EXTRAIT SOURCE →
Adrien nous a envoyé un commentaire à propos de son premier vol en solo. Le sien ne s’est pas bien passé et il nous le raconte. Voici donc son retour d’expérience avec quelques remarques qui pourraient intéresser les futurs lâchés ainsi que les instructeurs.

J’aurais aimé que mon premier vol solo se passe comme ceux qui l’ont raconté sur votre site. Malheureusement ça ne s’est pas passé si bien que ça. J’avais un peu plus de 13h de vol quand mon instructeur après quelques tours de piste m’a dit de continuer tout seul. Je m’y attendais un peu mais peut-être pas ce jour là. Je ne sais pas ce qui s’est passé mais j’ai été sacrément refroidi. Quand il est sorti de l’avion j’ai commencé à stresser, est-ce que je vais y arriver, est-ce que je ne vais pas oublier un truc, mal arrondir. Quand j’ai fait mes vérifications avant de décoller, j’avais beaucoup de mal à me concentrer. J’ai fait un ou deux zig zag au décollage. En vent arrière j’ai essayé de me concentrer. Ca na visiblement pas marché, j’ai fait un gros rebond à l’atterrissage. Mon instructeur m’a dit que je n’avais pratiquement pas arrondi et qu’en voyant le sol arriver j’avais trop tiré sur le manche et trop tard. Ca s’est bien terminé pour l’avion, pas pour moi. Je me demandais vraiment ce que je faisais là. Mon instructeur a essayé de relativiser les choses mais moi j’avais eu chaud. Il m’a repris en double et avec une interruption qui m’a obligé à me réentrainer j’ai été lâché après 17h de vol. C’était un peu un soulagement mais je n’ai pas connu la joie communicative des pilotes qui racontent leur premier solo sur votre site. Voilà l’histoire. Il y a des choses intéressantes dans l’article, faire les choses les unes après les autres sans se prendre le chou avec l’atterrissage c’est ce que je retiens.

CONSIGNE →
Mettez à jour le passage de l'extrait source qui va de « Adrien nous a » jusqu'à « que les instructeurs. » : recopiez-le en remplaçant « instructeurs » par « formateurs ».

DONNÉES ENREGISTRÉES →
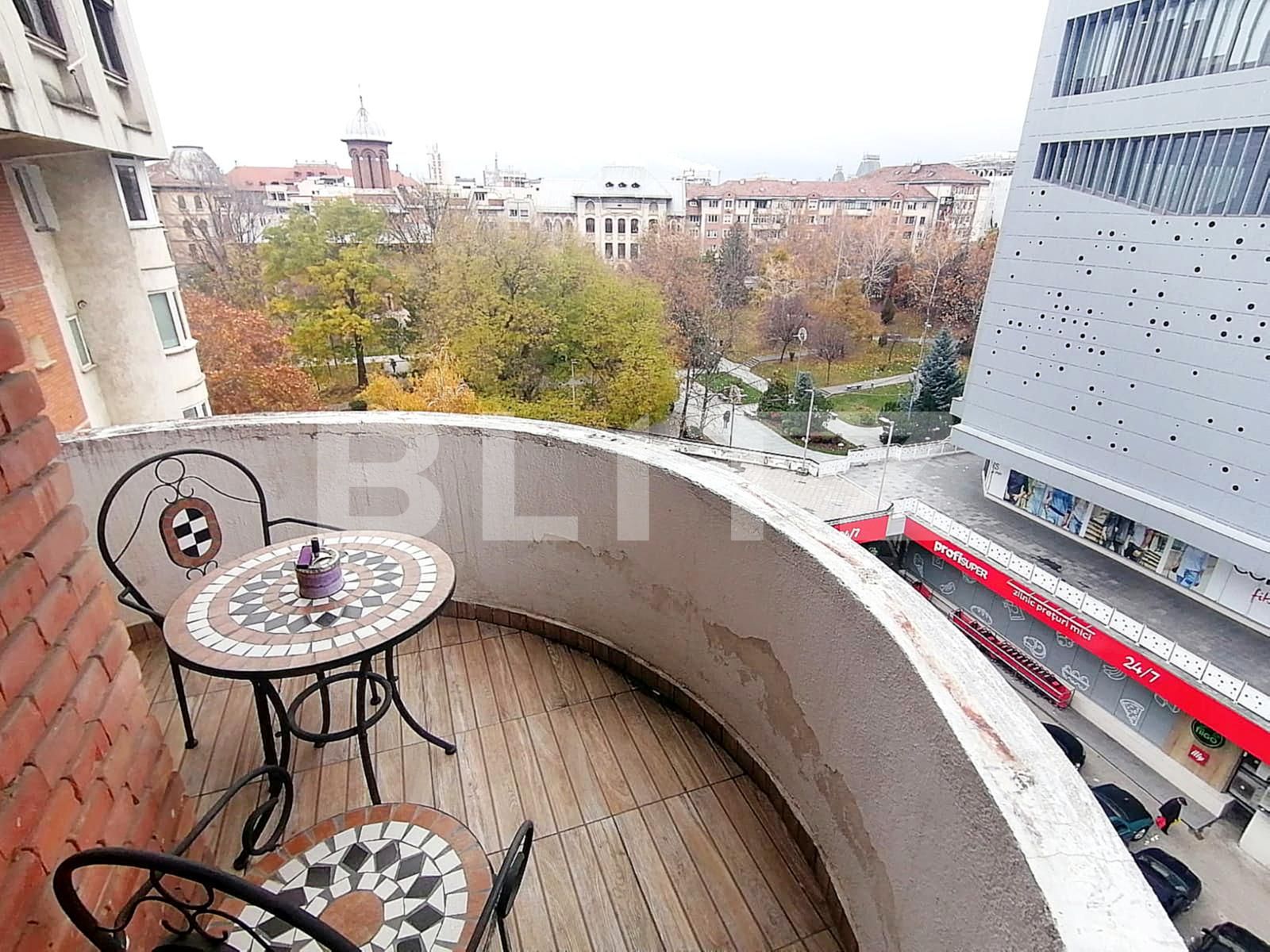 Apartament de închiriat 4 camere Ultracentral - 103801AI | BLITZ Craiova | Poza10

RÉSULTAT ATTENDU →
Adrien nous a envoyé un commentaire à propos de son premier vol en solo. Le sien ne s’est pas bien passé et il nous le raconte. Voici donc son retour d’expérience avec quelques remarques qui pourraient intéresser les futurs lâchés ainsi que les formateurs.